提出了一种基于光子晶体和纳米线波导的马赫-曾德尔型调制器.该调制器由硅基光子晶体平板波导、纳米线波导和光子晶体多模干涉耦合器(MMI)构成。在光子晶体与纳米线波导连接处采用了锥型结构，用于减少模式失配造成的损耗。利用时域有限差分法(3D-FDTD)进行仿真分析，结果表明，该调制器在工作波长1550 nm下的插入损耗为0.3 dB，消光比为15.1 dB，器件尺寸仅46 μm×8 μm×0.22 μm，调制带宽可以达到68 GHz，且工作区域覆盖了以1551 nm为中心波长20 nm的通信波段。该调制器结构紧凑，易于集成，可应用于高速光通信系统。

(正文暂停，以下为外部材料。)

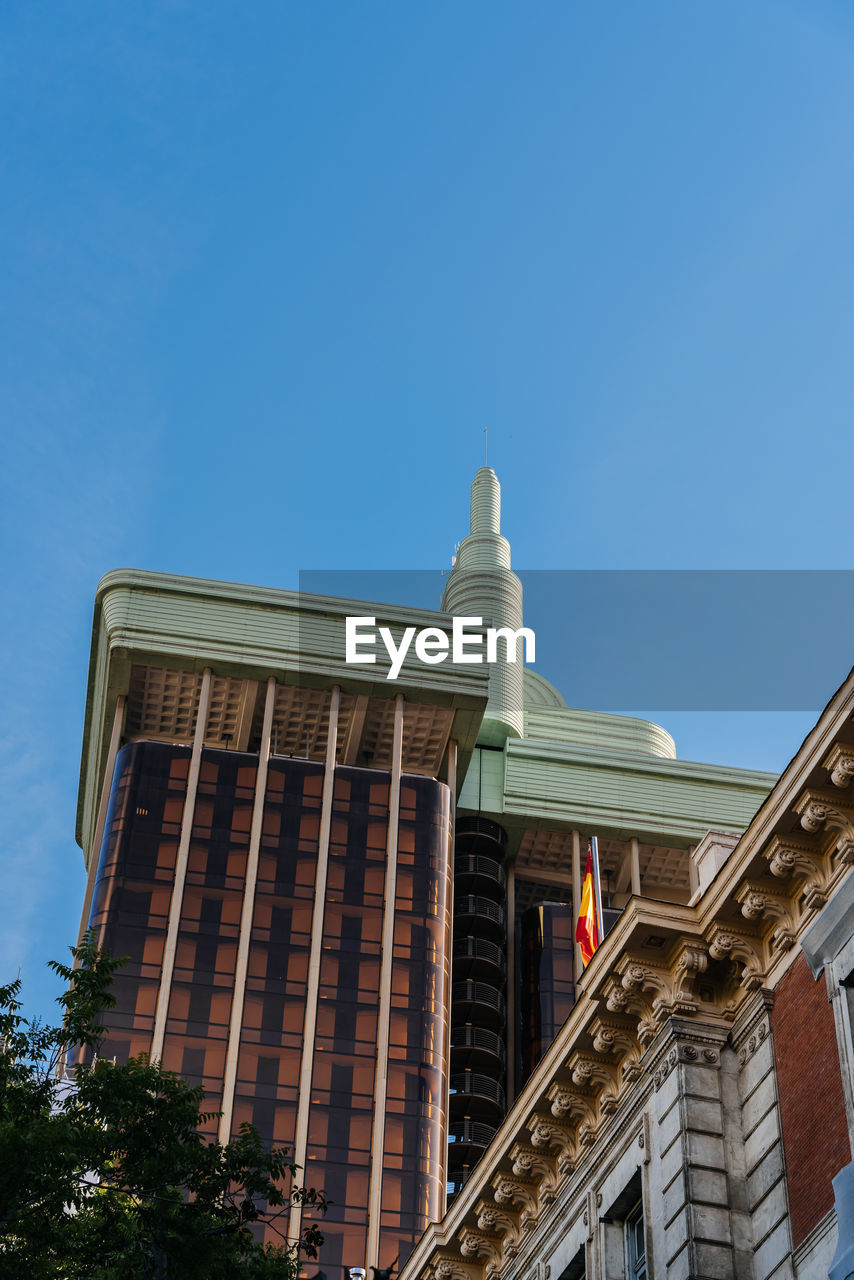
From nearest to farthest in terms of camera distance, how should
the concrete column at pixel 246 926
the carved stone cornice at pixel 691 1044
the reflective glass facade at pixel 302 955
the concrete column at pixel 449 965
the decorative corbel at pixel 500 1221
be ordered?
1. the carved stone cornice at pixel 691 1044
2. the decorative corbel at pixel 500 1221
3. the reflective glass facade at pixel 302 955
4. the concrete column at pixel 246 926
5. the concrete column at pixel 449 965

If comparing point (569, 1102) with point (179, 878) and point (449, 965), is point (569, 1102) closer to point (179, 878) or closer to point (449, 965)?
point (179, 878)

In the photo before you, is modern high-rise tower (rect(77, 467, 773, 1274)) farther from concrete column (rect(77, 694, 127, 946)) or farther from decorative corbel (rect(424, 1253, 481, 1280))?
decorative corbel (rect(424, 1253, 481, 1280))

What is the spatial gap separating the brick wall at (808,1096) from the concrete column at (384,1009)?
84.4m

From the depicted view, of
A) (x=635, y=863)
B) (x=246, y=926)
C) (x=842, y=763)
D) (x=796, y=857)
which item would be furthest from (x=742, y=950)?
(x=635, y=863)

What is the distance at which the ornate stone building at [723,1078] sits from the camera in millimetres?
25688

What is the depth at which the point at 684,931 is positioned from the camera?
97.0 ft

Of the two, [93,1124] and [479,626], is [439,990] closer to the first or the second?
[479,626]

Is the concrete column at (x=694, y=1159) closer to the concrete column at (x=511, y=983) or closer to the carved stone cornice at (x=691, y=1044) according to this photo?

A Mach-Zehnder modulator based on photonic crystal and nanowire waveguide is proposed. The modulator consists of silicon-based photonic crystal slab waveguides, nanowire waveguides, and two photonic crystal multimode interference couplers (MMI). Designed tapered structures are working at the junction of the photonic crystal and the nanowire waveguide to reduce the loss caused by the mode mismatch. The simulation analysis by time-domain finite difference method (3D-FDTD) shows that the insertion loss and extinction ratio of the modulator with a compact size of only 46 μm × 8 μm × 0.22 μm at the operating wavelength of 1550 nm are 0.3 dB,15.1 dB,respectively. The operation with a wavelength range of 20 nm are obtained at a center wavelength of 1551 nm.The 3dB bandwidth can reach 68 GHz,which allows high speed optical communication systems.